Text to read:

-- Begin --

This is problem 1.41(b) in Casella and Berger's Statistical Inference.
Consider telegraph signals "dot" and "dash" sent such that $$\mathbb{P}(\text{dot sent}) = \dfrac{3}{7}$$ and $$\mathbb{P}(\text{dash sent}) = \dfrac{4}{7}$$ where erratic transmissions cause a dot to become a dash with probability $\dfrac{1}{4}$ and a dash to become a dot with probability $\dfrac{1}{3}$.
It isn't too hard to see, using Bayes' Theorem, that $$\mathbb{P}(\text{dash sent} \mid \text{dash received}) = \dfrac{32}{41}$$ and then it states:
Assuming independence between signals, if the message dot-dot was received, what is the probability distribution of the four possible message that could have been sent?
There are four possible messages:
- dot-dot
- dot-dash
- dash-dot
- dash-dash.

-- End --

The data:

-- Begin --

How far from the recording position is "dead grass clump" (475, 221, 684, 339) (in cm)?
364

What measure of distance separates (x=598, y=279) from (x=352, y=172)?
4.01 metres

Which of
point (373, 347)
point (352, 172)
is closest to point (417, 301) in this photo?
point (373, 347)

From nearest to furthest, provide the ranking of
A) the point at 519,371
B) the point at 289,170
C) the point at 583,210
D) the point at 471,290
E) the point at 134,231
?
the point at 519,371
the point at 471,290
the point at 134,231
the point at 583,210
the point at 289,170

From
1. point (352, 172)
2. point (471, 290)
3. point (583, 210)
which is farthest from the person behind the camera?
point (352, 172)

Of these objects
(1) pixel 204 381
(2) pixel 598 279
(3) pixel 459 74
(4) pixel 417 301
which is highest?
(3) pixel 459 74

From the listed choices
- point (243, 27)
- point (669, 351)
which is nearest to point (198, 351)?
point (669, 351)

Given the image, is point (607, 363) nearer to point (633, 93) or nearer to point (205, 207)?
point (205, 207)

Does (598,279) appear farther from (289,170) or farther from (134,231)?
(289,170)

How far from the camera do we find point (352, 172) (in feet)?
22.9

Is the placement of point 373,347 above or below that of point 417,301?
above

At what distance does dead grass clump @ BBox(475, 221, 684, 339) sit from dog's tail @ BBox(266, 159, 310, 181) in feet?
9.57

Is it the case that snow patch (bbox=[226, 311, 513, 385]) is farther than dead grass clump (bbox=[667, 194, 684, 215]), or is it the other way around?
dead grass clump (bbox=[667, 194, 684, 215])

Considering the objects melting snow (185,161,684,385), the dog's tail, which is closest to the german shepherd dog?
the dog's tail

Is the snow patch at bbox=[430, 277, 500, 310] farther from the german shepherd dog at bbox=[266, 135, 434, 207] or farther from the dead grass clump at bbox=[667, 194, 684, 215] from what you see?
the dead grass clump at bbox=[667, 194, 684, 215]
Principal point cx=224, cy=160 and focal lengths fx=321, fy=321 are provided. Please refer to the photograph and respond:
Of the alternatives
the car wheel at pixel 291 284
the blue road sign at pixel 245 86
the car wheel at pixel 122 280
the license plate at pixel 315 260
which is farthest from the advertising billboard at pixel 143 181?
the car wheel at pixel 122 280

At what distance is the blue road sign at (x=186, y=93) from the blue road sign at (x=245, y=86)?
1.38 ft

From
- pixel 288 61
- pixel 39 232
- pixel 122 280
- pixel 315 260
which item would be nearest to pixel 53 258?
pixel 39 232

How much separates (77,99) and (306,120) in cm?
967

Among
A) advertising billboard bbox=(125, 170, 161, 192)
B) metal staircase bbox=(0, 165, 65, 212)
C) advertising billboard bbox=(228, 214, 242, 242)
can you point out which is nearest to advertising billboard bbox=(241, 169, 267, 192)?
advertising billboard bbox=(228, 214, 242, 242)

-- End --

Tasks for this exercise:
1. Using the telegraph signal problem, answer these questions:
(a) Which problem in which book is the source of the exercise?
(b) What is the probability that a dash is sent?
(c) With what probability does a dash become a dot?
2. Identify every line in the rows that contains the string "grass", and copy each one.

Solution list:
1.
(a) Problem 1.41(b) in Casella and Berger's Statistical Inference
(b) 4/7
(c) 1/3

2.
How far from the recording position is "dead grass clump" (475, 221, 684, 339) (in cm)?
At what distance does dead grass clump @ BBox(475, 221, 684, 339) sit from dog's tail @ BBox(266, 159, 310, 181) in feet?
Is it the case that snow patch (bbox=[226, 311, 513, 385]) is farther than dead grass clump (bbox=[667, 194, 684, 215]), or is it the other way around?
dead grass clump (bbox=[667, 194, 684, 215])
Is the snow patch at bbox=[430, 277, 500, 310] farther from the german shepherd dog at bbox=[266, 135, 434, 207] or farther from the dead grass clump at bbox=[667, 194, 684, 215] from what you see?
the dead grass clump at bbox=[667, 194, 684, 215]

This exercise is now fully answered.